Quiz 1 is “open book”: you may refer to the text and other class materials as well as your own notes and
scripts; we would also advise you to prepare a short cheat sheet so that you have quick access to key material. In
Quiz 1 you may not use any computers, tablets, calculators, or smartphones. The quiz will consist exclusively of
multiple-choice questions.
Quiz 1 is on the material of Unit I. In preparation for Quiz 1 you might find the study guide below useful.
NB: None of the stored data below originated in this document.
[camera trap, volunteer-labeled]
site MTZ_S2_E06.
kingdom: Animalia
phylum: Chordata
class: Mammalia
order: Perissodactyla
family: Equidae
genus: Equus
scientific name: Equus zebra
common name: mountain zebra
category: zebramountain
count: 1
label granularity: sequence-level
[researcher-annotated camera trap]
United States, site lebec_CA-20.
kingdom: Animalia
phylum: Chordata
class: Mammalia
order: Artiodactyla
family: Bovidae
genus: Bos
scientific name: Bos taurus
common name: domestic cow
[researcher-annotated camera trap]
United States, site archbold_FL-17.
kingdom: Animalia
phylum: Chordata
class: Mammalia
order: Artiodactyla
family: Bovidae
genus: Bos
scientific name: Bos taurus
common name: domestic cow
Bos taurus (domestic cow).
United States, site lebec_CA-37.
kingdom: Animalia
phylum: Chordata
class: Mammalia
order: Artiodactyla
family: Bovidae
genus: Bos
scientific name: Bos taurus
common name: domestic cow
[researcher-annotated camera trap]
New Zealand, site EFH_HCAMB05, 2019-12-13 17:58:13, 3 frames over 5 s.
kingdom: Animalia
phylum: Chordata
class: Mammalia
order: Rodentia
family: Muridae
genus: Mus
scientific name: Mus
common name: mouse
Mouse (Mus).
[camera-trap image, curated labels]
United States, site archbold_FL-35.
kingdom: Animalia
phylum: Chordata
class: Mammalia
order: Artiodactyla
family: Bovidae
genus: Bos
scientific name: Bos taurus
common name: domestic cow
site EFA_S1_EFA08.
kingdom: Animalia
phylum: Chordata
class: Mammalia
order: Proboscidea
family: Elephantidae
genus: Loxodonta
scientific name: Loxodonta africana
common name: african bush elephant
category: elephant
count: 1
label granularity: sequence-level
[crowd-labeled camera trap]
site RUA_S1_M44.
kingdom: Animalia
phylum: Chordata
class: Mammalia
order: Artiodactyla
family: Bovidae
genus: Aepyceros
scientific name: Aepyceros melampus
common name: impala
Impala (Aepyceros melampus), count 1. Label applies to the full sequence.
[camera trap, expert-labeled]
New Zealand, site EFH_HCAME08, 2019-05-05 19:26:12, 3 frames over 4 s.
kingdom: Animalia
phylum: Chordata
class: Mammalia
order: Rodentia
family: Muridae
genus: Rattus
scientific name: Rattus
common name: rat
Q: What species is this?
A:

You should also review the textbook reading for Unit I, your notes from lecture, the MATLAB Exercises
Recitation 1 and Recitation 2, as well as the questions in the Unit I Quiz Question Sampler.
·
MATLAB:
Data types (in particular, logical and floating point (double)).
Basic operations on scalars: assignment, arithmetic, relational and logical, flow control (if, for, while).
Standard constructs such as (incremented) counter variables, (incremented) summation/ac cumulation
variables, and shuffled recurrence variables.
Single-index arrays: assignment, indexing, indirect indexing (in which the index is itself a single-index array of
integers), concatenation, the colon; dotted arithmetic operators; rela tional and logical operators.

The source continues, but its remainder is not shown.